= Objective =
In the mailing-list message below, what does Jeff Layton propose that ext4 and other filesystems could populate at mount time?

= Passage provided =
========================

Re: [man-pages RFC PATCH v4] statx, inode: document the new STATX_INO_VERSION field

Jeff Layton <jlayton@xxxxxxxxxx> · Fri, 09 Sep 2022 12:36:29 -0400

On Fri, 2022-09-09 at 11:45 -0400, J. Bruce Fields wrote:
> On Thu, Sep 08, 2022 at 03:07:58PM -0400, Jeff Layton wrote:
> > On Thu, 2022-09-08 at 14:22 -0400, J. Bruce Fields wrote:
> > > On Thu, Sep 08, 2022 at 01:40:11PM -0400, Jeff Layton wrote:
> > > > Yeah, ok. That does make some sense. So we would mix this into the
> > > > i_version instead of the ctime when it was available. Preferably, we'd
> > > > mix that in when we store the i_version rather than adding it afterward.
> > > > 
> > > > Ted, how would we access this? Maybe we could just add a new (generic)
> > > > super_block field for this that ext4 (and other filesystems) could
> > > > populate at mount time?
> > > 
> > > Couldn't the filesystem just return an ino_version that already includes
> > > it?
> > > 
> > 
> > Yes. That's simple if we want to just fold it in during getattr. If we
> > want to fold that into the values stored on disk, then I'm a little less
> > clear on how that will work.
> > 
> > Maybe I need a concrete example of how that will work:
> > 
> > Suppose we have an i_version value X with the previous crash counter
> > already factored in that makes it to disk. We hand out a newer version
> > X+1 to a client, but that value never makes it to disk.
> > 
> > The machine crashes and comes back up, and we get a query for i_version
> > and it comes back as X. Fine, it's an old version. Now there is a write.

========================

= Records shown =
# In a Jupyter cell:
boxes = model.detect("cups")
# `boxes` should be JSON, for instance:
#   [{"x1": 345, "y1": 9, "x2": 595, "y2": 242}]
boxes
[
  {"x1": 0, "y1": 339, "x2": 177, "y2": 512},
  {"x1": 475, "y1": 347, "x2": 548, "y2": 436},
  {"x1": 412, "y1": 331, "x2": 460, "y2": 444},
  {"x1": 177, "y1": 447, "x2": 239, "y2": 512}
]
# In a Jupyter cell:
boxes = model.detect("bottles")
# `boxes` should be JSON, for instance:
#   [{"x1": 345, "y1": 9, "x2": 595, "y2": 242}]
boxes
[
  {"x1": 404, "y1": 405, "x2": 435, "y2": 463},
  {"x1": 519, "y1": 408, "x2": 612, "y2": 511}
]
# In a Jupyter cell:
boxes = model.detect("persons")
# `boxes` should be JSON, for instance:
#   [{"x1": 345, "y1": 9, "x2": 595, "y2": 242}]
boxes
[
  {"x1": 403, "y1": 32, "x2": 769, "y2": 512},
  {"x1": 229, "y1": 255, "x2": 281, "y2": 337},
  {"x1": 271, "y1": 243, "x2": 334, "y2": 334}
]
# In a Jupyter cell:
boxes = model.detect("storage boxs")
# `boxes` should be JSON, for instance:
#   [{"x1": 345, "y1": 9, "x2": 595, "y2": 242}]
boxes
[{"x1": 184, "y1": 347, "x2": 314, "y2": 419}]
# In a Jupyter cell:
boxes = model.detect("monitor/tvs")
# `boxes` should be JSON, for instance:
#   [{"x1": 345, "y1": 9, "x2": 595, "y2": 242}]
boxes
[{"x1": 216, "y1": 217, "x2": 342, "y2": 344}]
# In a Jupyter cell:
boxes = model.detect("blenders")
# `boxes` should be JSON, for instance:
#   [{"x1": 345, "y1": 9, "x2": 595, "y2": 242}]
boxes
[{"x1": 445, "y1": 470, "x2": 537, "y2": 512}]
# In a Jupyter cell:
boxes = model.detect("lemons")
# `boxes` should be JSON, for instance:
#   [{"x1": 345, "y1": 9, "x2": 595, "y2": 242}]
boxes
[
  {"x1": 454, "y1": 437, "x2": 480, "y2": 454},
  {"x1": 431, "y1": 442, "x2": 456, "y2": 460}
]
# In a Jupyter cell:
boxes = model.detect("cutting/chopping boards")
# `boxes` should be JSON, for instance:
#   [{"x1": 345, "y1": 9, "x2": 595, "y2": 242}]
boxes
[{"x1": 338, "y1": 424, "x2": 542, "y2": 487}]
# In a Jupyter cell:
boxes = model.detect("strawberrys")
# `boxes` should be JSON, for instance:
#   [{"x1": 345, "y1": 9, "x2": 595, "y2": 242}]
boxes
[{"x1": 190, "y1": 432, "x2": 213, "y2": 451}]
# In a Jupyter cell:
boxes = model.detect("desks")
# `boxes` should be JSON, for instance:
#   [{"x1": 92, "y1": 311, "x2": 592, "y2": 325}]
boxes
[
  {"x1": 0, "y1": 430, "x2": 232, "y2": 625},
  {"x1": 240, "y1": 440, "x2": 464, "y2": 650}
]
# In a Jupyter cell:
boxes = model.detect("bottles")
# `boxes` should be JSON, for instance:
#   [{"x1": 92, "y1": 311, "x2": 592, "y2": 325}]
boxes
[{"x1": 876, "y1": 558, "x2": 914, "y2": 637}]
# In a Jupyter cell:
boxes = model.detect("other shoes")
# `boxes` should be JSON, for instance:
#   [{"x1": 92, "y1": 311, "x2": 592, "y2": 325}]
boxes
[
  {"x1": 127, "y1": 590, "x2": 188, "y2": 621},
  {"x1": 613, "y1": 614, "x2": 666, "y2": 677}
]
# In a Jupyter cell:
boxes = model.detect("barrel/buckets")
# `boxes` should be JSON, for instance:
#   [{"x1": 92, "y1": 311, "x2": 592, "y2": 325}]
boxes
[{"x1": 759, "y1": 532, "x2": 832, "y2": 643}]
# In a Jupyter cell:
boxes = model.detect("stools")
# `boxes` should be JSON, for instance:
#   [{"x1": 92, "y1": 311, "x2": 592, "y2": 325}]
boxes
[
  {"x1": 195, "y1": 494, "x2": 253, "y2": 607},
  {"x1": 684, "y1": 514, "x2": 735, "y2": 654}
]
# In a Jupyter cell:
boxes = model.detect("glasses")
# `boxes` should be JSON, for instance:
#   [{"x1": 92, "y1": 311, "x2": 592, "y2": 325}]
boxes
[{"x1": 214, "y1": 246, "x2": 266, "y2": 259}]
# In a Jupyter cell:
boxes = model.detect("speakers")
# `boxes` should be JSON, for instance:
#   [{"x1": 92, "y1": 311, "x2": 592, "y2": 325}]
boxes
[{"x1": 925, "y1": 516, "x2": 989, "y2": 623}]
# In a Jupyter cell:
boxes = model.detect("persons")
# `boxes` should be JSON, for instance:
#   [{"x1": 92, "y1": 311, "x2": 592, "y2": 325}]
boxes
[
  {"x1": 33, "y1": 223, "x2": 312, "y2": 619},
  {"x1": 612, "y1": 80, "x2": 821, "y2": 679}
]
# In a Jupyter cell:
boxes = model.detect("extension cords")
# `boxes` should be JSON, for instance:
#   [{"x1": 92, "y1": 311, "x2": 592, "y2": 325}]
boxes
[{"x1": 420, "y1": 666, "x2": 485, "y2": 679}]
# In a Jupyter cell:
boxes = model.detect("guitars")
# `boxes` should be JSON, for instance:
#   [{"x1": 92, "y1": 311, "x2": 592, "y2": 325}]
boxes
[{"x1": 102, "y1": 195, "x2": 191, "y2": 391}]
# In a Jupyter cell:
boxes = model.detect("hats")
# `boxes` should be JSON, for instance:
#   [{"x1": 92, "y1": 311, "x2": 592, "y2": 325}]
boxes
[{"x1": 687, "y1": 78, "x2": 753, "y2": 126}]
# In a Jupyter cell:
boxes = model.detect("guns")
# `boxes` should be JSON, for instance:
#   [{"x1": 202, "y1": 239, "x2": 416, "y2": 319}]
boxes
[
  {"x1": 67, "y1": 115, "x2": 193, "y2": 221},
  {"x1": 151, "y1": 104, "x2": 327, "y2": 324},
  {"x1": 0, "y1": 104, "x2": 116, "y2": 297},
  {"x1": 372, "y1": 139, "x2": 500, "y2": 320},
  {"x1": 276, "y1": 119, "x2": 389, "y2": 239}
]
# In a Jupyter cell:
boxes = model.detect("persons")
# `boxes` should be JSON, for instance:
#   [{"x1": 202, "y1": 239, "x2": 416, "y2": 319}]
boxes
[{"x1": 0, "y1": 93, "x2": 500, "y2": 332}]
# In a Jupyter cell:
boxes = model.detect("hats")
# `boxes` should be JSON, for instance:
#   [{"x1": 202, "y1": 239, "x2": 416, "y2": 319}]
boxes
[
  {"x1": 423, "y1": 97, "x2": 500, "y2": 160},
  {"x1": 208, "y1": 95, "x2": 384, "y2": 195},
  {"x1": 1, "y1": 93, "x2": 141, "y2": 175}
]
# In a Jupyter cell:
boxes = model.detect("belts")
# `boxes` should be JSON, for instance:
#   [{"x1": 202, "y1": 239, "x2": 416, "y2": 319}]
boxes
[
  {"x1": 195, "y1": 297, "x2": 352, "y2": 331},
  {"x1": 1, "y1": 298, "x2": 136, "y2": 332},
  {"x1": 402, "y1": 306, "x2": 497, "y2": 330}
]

========================

= Solved problem =
A new generic super_block field.